— start of Provided records —

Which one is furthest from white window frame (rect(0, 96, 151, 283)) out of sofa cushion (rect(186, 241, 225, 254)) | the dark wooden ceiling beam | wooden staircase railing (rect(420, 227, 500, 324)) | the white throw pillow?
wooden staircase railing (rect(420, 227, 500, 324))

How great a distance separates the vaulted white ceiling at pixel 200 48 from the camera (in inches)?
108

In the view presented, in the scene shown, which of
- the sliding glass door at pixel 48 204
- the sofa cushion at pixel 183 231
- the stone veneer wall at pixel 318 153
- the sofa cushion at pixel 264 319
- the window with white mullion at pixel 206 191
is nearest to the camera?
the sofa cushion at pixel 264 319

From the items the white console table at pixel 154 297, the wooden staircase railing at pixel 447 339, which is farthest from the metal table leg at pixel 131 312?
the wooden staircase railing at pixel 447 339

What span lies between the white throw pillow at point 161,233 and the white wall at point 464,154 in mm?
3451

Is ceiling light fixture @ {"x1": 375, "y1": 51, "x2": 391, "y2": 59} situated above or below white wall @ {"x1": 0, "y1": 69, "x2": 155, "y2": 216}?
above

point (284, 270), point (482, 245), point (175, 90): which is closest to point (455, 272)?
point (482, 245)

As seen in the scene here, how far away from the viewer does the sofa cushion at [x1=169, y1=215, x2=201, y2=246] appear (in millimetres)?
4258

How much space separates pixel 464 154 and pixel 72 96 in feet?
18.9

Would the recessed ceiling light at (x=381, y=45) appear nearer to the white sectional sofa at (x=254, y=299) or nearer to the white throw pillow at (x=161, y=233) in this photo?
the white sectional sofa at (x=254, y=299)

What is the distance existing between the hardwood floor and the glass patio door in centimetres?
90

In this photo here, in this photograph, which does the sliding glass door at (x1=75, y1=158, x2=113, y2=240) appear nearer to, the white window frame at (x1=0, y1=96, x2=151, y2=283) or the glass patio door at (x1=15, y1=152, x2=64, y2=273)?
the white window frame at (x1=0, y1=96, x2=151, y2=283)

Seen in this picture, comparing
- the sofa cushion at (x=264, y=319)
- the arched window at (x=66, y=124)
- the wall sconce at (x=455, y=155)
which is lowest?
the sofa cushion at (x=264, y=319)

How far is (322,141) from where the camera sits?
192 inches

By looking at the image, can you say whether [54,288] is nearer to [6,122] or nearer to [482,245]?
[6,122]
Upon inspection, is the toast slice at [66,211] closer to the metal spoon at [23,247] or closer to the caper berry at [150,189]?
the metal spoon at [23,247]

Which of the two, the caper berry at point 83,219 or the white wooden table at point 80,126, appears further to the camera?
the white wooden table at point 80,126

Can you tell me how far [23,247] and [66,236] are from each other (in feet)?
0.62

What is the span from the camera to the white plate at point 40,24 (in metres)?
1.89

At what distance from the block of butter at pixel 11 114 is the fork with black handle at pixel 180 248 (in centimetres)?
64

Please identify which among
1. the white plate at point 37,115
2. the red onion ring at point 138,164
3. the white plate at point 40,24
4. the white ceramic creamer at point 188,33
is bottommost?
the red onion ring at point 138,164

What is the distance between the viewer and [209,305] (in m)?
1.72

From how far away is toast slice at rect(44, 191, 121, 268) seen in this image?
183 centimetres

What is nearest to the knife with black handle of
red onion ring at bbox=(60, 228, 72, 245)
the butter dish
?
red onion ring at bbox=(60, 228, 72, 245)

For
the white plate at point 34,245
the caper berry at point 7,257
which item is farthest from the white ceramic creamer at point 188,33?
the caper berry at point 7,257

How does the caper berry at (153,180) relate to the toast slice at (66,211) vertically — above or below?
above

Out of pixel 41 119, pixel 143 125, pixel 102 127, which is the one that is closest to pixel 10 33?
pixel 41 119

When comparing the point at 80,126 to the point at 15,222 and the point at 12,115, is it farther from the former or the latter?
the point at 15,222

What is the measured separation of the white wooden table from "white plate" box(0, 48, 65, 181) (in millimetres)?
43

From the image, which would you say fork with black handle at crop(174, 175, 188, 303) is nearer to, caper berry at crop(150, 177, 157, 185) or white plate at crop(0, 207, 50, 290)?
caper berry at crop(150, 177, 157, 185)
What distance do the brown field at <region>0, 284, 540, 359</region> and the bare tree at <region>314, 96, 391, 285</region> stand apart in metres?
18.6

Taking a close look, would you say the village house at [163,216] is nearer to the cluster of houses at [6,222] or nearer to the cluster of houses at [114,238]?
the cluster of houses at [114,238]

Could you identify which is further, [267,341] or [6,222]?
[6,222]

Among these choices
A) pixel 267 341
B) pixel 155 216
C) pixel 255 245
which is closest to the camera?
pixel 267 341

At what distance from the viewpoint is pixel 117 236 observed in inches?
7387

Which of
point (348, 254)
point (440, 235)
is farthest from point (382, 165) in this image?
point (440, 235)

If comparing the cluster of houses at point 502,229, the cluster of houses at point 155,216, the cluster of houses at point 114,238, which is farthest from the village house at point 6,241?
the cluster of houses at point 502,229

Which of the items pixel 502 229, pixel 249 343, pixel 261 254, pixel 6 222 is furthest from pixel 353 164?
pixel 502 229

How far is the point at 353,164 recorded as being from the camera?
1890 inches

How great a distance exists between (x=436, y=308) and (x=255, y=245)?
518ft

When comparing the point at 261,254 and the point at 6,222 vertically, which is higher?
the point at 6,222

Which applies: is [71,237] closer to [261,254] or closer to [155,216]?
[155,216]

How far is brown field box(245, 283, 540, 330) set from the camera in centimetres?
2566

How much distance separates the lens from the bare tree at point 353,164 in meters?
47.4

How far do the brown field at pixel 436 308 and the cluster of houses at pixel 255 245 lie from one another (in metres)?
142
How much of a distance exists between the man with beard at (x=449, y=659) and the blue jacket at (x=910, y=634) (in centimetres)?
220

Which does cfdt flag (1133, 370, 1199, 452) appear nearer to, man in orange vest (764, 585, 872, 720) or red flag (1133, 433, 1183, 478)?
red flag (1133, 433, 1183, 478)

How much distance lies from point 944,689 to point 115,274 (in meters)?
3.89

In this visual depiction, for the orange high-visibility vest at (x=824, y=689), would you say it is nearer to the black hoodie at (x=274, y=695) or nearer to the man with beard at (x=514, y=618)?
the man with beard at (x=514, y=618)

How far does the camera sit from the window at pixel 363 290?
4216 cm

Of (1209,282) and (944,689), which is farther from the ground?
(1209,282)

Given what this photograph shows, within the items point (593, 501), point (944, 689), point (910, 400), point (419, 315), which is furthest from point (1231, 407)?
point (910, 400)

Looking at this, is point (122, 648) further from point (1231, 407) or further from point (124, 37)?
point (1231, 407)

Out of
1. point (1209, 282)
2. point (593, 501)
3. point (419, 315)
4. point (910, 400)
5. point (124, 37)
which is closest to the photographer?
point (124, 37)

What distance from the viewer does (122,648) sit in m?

— end of Provided records —

§ Stated exercise: Can you reproduce, character for character, the stretch of the items above from the line containing "Can you tell" through the line containing "183 centimetres", with both of those lines included?

§ Correct answer:
Can you tell me how far [23,247] and [66,236] are from each other (in feet)?
0.62

What is the span from the camera to the white plate at point 40,24 (in metres)?
1.89

At what distance from the block of butter at pixel 11 114 is the fork with black handle at pixel 180 248 (in centimetres)?
64

Please identify which among
1. the white plate at point 37,115
2. the red onion ring at point 138,164
3. the white plate at point 40,24
4. the white ceramic creamer at point 188,33
is bottommost?
the red onion ring at point 138,164

What is the distance between the viewer and [209,305] (in m)?
1.72

From how far away is toast slice at rect(44, 191, 121, 268) seen in this image?
183 centimetres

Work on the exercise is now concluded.